So here’s one that I thought I’d share with you, courtesy of Uri Haber-Schaim, a retired physicist now living in Jerusalem.

Writing in the latest issue of Il Nuovo Saggiatore – the bulletin of the Italian Physical Society – Haber-Schaim recalls a summer school in high-energy physics that took place in Varenna, Italy, in 1954, which was attended by, among others, the Italian particle physicist Enrico Fermi.

During the morning break, one of the participants from France – A Rogozinsky – posed a mathematical problem concerning a priest and a sexton on a walk who encounter three people coming towards them.

The sexton asks the priest how old the three people are and is told that “the product of their ages is 2450 and the sum of their ages is twice your [i.e. the sexton’s] age”.

The sexton, saying that he needs more information to solve the problem, is then told by the priest that he – the priest – is “older than any of them”.

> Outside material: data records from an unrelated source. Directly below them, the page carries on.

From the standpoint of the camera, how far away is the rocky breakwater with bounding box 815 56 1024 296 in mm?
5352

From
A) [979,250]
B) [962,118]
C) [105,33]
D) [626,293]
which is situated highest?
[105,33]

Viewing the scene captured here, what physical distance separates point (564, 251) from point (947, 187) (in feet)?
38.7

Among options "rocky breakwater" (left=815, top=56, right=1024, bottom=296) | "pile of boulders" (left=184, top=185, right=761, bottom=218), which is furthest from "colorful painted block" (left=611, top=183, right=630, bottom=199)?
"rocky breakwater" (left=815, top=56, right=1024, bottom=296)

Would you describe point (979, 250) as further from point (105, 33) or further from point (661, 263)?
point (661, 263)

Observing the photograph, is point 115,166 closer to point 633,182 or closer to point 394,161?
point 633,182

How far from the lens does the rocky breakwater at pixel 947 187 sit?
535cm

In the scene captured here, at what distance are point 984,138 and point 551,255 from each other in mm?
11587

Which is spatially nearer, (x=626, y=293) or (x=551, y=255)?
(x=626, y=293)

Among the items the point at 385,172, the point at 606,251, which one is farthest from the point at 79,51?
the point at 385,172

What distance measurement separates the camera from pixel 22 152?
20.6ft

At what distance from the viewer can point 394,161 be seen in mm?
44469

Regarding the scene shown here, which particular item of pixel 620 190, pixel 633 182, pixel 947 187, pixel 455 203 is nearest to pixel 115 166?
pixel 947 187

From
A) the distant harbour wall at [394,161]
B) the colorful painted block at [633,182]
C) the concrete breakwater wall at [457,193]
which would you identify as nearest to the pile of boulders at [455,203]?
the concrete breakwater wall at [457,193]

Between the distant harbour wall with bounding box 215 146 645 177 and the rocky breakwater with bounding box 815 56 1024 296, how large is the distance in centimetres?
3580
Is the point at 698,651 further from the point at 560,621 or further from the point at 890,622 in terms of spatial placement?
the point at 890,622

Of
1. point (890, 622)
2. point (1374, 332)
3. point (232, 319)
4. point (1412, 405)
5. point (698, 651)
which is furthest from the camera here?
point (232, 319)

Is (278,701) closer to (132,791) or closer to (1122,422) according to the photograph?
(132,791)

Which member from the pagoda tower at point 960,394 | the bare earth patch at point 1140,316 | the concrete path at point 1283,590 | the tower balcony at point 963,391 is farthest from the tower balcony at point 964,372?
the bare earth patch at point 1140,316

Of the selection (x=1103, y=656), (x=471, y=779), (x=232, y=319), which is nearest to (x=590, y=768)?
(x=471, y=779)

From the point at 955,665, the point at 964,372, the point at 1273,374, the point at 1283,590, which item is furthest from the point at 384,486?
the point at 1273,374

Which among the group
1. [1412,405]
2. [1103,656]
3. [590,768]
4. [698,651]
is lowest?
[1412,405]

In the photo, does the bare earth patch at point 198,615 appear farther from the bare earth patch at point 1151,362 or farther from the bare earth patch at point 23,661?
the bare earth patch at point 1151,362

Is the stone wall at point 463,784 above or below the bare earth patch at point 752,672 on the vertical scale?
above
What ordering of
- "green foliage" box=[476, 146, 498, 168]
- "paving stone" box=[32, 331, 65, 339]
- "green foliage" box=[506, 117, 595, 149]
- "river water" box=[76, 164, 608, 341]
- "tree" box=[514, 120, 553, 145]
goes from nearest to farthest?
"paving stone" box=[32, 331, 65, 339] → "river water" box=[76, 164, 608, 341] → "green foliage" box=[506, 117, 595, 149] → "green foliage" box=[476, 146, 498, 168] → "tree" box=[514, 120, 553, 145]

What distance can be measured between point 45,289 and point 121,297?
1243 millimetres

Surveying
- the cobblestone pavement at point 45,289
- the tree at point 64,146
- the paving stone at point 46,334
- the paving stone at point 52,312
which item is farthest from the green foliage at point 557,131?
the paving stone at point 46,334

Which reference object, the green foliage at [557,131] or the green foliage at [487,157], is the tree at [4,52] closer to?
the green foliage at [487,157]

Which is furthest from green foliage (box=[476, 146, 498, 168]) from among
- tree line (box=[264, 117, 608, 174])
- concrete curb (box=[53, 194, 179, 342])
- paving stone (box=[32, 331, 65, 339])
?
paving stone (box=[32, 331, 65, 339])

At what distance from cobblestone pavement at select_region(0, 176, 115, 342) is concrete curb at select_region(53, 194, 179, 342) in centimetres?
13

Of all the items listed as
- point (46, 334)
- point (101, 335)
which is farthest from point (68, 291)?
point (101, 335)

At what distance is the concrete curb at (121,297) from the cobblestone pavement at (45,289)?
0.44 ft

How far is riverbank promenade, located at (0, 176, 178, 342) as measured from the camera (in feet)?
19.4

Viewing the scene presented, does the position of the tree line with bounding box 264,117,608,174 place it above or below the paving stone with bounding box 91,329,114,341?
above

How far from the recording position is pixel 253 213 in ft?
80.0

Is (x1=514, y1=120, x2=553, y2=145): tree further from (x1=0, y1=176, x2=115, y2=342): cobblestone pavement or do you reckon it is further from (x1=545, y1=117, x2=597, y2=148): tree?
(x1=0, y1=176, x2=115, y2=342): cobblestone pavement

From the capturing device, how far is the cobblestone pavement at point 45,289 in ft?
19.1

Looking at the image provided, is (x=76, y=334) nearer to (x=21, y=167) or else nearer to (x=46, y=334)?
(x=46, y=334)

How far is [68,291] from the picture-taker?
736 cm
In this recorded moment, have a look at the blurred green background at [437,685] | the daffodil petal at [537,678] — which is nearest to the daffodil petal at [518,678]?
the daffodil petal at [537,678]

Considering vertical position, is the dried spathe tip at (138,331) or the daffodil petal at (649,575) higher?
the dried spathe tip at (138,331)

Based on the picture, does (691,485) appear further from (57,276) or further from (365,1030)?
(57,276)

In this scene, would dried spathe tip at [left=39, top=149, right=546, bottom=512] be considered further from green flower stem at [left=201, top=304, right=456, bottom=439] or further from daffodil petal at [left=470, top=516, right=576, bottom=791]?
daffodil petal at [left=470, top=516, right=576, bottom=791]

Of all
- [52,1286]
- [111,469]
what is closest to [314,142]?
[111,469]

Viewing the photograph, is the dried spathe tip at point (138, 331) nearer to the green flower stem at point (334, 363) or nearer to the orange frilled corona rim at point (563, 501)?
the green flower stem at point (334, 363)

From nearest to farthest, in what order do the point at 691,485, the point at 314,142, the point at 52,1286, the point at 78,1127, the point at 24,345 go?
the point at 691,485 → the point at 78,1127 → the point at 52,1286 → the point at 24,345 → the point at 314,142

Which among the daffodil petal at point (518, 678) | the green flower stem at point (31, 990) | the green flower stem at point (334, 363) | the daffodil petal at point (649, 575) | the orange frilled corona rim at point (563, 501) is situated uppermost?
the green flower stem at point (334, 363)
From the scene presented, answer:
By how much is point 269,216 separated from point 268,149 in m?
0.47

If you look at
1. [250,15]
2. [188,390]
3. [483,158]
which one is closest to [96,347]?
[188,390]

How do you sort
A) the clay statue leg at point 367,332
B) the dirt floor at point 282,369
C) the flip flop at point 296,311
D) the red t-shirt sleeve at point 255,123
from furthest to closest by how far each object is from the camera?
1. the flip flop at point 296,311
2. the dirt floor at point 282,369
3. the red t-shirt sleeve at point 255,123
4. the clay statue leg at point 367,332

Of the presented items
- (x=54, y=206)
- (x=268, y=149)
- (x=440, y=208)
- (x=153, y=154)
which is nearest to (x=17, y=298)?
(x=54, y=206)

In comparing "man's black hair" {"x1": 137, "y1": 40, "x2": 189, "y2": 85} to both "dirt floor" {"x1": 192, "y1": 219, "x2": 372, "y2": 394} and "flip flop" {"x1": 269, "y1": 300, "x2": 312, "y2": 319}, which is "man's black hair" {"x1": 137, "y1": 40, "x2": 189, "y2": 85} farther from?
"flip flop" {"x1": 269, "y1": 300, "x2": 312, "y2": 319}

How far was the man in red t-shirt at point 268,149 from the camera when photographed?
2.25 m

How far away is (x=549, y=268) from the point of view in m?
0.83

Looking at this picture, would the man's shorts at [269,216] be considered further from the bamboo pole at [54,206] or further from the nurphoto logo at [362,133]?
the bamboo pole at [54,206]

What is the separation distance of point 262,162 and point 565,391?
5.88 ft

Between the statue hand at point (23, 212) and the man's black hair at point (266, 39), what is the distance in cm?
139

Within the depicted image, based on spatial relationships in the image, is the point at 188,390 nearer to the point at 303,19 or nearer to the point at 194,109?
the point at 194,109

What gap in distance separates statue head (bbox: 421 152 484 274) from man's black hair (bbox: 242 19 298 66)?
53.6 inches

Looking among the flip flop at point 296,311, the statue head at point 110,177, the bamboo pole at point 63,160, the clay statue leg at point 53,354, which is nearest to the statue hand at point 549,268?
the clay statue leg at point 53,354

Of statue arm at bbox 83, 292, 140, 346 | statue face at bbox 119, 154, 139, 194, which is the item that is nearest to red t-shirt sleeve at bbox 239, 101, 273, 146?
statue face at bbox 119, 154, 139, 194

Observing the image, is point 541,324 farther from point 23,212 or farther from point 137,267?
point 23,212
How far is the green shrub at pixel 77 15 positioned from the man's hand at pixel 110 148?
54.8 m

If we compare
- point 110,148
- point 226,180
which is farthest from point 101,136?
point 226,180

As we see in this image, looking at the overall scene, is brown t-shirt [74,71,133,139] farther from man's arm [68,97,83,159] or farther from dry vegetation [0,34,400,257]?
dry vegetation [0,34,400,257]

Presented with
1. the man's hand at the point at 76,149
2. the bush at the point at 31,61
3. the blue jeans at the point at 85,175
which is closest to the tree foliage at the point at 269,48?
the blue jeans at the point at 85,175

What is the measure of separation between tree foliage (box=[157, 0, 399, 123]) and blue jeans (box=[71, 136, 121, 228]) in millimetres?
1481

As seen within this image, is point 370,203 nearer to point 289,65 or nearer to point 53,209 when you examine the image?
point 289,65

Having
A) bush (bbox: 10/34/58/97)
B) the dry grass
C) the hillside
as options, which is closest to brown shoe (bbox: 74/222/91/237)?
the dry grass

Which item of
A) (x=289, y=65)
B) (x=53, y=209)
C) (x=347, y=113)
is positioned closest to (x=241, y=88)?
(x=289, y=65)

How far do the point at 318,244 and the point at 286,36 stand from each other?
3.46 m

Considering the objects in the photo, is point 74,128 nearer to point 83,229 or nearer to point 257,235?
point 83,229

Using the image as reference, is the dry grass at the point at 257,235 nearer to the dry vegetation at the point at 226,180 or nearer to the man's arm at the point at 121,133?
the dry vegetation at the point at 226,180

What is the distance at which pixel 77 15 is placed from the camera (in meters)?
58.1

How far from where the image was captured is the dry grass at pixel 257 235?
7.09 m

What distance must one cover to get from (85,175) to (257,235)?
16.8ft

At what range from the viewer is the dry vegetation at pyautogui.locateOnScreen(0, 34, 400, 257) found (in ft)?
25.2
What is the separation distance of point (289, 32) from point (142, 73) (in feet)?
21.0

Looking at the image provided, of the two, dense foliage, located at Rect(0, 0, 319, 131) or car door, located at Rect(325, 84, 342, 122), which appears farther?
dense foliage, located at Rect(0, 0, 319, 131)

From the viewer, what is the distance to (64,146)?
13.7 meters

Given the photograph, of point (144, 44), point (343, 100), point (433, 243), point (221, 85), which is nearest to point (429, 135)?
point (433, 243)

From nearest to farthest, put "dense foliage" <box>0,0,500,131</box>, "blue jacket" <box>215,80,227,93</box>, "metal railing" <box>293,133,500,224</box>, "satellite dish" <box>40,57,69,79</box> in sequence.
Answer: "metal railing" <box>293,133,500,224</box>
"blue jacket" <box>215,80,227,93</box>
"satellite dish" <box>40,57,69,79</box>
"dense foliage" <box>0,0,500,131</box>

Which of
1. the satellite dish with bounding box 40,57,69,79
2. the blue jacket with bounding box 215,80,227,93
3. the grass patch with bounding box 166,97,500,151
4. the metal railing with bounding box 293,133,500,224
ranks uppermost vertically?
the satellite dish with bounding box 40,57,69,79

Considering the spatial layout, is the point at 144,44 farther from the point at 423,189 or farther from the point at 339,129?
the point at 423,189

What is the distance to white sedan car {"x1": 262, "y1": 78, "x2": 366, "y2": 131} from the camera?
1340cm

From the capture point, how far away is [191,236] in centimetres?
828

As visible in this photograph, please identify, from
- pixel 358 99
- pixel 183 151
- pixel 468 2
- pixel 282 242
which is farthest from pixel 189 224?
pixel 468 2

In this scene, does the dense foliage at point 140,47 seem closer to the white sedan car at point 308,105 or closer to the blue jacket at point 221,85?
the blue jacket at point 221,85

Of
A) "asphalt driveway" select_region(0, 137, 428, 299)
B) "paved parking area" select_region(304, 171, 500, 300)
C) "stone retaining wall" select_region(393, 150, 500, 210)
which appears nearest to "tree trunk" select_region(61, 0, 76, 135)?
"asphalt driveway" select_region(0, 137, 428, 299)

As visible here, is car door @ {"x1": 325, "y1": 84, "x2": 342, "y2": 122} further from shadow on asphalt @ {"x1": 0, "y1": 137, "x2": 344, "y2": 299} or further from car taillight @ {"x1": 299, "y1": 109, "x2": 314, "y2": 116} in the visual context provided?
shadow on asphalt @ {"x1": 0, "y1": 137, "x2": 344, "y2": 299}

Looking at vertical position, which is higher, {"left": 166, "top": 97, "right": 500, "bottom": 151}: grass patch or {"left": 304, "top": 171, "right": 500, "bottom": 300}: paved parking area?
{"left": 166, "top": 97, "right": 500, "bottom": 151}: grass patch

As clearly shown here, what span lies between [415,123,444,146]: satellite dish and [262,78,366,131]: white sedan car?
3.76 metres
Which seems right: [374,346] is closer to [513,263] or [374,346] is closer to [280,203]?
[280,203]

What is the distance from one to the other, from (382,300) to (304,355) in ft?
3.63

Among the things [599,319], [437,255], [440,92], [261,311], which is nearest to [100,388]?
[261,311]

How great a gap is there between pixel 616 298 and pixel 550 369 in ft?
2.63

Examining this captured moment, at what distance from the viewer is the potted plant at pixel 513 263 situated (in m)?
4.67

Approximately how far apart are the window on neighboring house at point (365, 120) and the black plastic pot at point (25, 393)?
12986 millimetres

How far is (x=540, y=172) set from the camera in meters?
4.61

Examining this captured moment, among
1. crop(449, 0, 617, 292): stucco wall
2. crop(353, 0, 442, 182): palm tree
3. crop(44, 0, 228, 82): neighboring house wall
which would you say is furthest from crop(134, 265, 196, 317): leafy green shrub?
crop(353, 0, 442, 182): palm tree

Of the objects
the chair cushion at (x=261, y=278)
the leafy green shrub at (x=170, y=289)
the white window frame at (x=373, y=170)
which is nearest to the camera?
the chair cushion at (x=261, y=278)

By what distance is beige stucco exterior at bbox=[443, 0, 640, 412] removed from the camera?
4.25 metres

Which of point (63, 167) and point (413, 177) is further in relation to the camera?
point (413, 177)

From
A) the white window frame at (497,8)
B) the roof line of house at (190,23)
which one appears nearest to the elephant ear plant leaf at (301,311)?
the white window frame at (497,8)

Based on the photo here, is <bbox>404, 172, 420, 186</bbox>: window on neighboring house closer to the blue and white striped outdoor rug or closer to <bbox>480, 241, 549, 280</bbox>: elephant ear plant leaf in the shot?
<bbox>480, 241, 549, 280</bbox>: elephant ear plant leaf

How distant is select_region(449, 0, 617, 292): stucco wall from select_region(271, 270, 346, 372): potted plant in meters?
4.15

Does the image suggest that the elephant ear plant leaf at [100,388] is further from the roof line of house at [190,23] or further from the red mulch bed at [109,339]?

So the question is: what are the ages of the three people, the priest and the sexton?

Haber-Schaim recalls that everyone at the meeting realized that writing down equations would not get them anywhere and that he then suggested to Rogozinksy that he present the problem at lunch so that everyone could tackle it together.

Fermi, however, who was a notoriously good problem solver, proceeded to answer the puzzle within a minute.

So over to you, physicsworld.com readers. Can you solve the problem or – even better – beat Fermi and get the answer in under a minute?

For the record, I still haven’t figured it out.